Before I was a WordPress zealot I used Joomla. At the time, I wasn’t yet in the practice of extending the CMS to suit my needs, and limited to the options available in the admin screens, I usually found that I could get the results I wanted with Joomla more easily.

But as I began to extend content management systems I quickly realized that WordPress was where I wanted to be. The hook/filter/action mechanisms are so elegant, the CMS itself was obviously designed as a red-carpet invitation to developers, and I was hooked (pun intended, obligatory groan requested). The only work that I’ve done with Joomla since then has been helping people migrate away from it to WordPress.

I LOVE developing with WordPress (as it is now). I became a true believer in “The WordPress Way”, and endeavored to do keep all my work very close to that philosophy. I’ve never been disappointed or let down by WordPress yet. When its behavior doesn’t suit my needs there is probably already a plugin to change it and if there isn’t one I can probably make one in a hurry.


As I learned of the plans to change the core of WordPress to accommodate this, I started to feel discouraged and began regretting my decision years ago to adopt WordPress as my preferred CMS.

I didn’t invent The WordPress Way.
I discovered it, loved it, adopted it, endorsed it, promoted it.

I’ve invested much time in it.
My clients have invested money in it.

Recent surveys have found that as much as 31% of all internet sites are currently running WordPress.

Now it’s all going to be abandoned for… what?

I hate to admit it but I feel betrayed and jilted, after having become such an acolyte of all things WordPress, to be told by its creators that I need to abandon it all and begin using a new thing.

These planned changes are going to be rolled out with WordPress version 5,

I’m seriously dreading telling my clients that WordPress, the CMS that I> encouraged them to use, and assured them was the solid right choice, is soon going to trash their site unless they re-hire me to fix it.

Honestly, I’m starting to feel like I love WordPress more than its leadership. I can’t imagine why it’s domination of the CMS field wasn’t good enough, and why they have chosen to potentially obliterate this huge success.

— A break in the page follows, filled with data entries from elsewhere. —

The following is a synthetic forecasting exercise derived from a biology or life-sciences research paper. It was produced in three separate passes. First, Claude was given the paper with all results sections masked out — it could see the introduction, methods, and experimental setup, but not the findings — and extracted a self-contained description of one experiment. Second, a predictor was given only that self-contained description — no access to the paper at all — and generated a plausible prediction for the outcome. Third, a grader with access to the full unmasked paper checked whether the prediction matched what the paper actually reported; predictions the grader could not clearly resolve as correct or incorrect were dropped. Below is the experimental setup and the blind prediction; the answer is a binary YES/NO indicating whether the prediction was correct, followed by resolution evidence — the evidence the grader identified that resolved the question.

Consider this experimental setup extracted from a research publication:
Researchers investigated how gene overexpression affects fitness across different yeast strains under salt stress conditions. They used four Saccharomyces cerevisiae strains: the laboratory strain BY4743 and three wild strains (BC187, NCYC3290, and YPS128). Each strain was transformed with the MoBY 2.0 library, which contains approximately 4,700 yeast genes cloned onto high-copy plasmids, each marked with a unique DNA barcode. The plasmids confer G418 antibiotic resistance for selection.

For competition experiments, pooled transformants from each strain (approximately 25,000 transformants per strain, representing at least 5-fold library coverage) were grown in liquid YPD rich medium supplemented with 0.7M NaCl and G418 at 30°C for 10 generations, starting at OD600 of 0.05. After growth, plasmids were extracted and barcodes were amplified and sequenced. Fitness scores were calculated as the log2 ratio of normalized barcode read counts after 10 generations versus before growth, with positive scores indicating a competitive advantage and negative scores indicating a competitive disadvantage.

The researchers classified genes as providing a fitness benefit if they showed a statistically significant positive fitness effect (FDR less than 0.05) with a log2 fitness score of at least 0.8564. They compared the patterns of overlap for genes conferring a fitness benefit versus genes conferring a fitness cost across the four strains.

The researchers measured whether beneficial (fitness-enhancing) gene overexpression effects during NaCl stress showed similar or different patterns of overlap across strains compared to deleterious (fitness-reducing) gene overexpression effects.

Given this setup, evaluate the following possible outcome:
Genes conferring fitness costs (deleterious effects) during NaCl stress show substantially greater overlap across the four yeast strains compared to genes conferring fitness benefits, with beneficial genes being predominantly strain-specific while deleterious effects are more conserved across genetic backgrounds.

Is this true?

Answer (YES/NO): YES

The WordPress developer community has begged and pleaded with the WordPress team to not proceed with the integration of Gutenberg into core, but it seems that the leadership is not about to change their course. It’s their project, their prerogative, their choice to make. They don’t have to listen to us.


Maybe I won’t have to call my clients and tell them the bad news.

Maybe I won’t have to throw away all my plugins and themes and start over using something I don’t want or like.

How could this happen while the WordPress core team remains undeterred on their Gutenberg plans?

ClassicPress is a new fork of WordPress, its mission is to create a Gutenberg-free path for WordPress.

Currently ClassicPress on GitHub is a stock copy of WordPress 4.9.8, with just the name changed. The fact that it’s an exact copy is a good thing today, because a WordPress user can take their filesysem/database blob and plop it right into ClassicPress with a highly reasonable expectation that things will just run correctly.

Eventually WordPress and ClassicPress


I’m honestly sorry that it seems to be working out this way.

I’ve always liked the WordPress team and they have been nothing but civilized and decent to me, I thank them for their work and I want to stay friends in the future. One of my biggest concerns going forward with supporting ClassicPress is how it will affect them, and how they feel about this new project, and here is my message to them.

ClassicPress wasn’t created because WordPress is hated or broken.
ClassicPress was created because WordPress is LOVED and it WORKS and those of us who love it are not ready to let it go.